How To Cinematically Fall Off the Grid


On August 15th, 2009, Evan Ratliff, a freelance writer for WIRED magazine went missing. On purpose. He wanted to see if one could disappear into the ether in an age where we are surveilled, swiped, and social security numbered to death. Where our IPs are tracked and we willingly give information about our lives through social networking.

In a recent issue of the magazine, Ratliff recounted his attempt to change identities alongside the mad pack of tech savvies who were trying to find him (and earn a bounty of $5,000).

It’s in that spirit that I wanted to see what we could learn from films about the subject of leaving your life behind and creating a new identity.

1. Double Back


The Film: Indiana Jones and the Last Crusade

The Lesson: One of the first things Ratliff does is allow a toll checkpoint to register his ID tag before tossing it out the window, doubling back through side roads, and heading in a different direction. In fact, he leaves false clues all over the place by smartly using his personal debit cards to put trackers hot on the wrong trail. Cue Indiana Jones (who curiously shows up later as Dr. Kimball…) when he and his father escape from the Nazis by setting a power boat loose to make it look like they’ve made a water escape. They don’t quite give enough time for their chasers to get out to sea, but it’s still a solid diversionary tactic.

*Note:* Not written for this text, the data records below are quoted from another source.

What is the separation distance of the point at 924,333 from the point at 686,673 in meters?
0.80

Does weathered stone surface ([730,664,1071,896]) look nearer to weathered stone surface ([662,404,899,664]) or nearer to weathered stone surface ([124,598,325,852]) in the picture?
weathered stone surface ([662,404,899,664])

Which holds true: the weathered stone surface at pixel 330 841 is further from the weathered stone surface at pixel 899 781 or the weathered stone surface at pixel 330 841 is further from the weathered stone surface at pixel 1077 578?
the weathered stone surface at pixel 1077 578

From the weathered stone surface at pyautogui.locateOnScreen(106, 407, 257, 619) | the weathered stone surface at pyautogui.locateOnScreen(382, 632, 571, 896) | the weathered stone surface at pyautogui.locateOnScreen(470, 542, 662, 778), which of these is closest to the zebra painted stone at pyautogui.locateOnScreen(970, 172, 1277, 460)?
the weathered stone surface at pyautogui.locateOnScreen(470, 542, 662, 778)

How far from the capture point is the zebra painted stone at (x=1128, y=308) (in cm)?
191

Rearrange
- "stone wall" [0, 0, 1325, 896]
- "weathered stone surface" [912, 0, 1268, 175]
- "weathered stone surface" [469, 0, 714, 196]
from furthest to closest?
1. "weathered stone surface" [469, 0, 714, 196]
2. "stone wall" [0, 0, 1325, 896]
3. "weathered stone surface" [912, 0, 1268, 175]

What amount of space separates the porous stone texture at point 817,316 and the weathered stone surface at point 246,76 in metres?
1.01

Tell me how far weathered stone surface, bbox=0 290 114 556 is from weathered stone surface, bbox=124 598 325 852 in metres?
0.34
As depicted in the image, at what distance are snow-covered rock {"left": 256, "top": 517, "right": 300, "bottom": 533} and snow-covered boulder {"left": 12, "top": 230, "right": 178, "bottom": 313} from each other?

2. Don’t Call From Where You’re Calling From


The Movie: Taken

The Lesson: In addition to setting up false trails, Ratliff also set up a computer system in a city he had no intention of staying in and ran his IP through it, envisioning a group bursting into a doorway to find a bare room and a modem smiling back at them. This happens in countless films since, as we all know, tracing programs take mere seconds to work. One of the most recent examples comes from Taken where Liam Neeson’s Bryan Mills sets up a cell phone next to a walkie talkie in order to make a safe call. Low tech and effective. If you absolutely have to twitter, mask your location.

3. Just For Men – Your New Best Friend


The Film: The Fugitive

The Lesson: Ratliff may have taken a few cues from the good Dr. Kimble because he wastes no time in changing his appearance using a handy bottle of dye. He, like Kimball, also shaves his beard, but seems to have absolutely no desire in finding a one-armed man. The hard lesson here is that you won’t always get to look your best. Blending in might mean sacrificing some vanity (and a really sweet beard).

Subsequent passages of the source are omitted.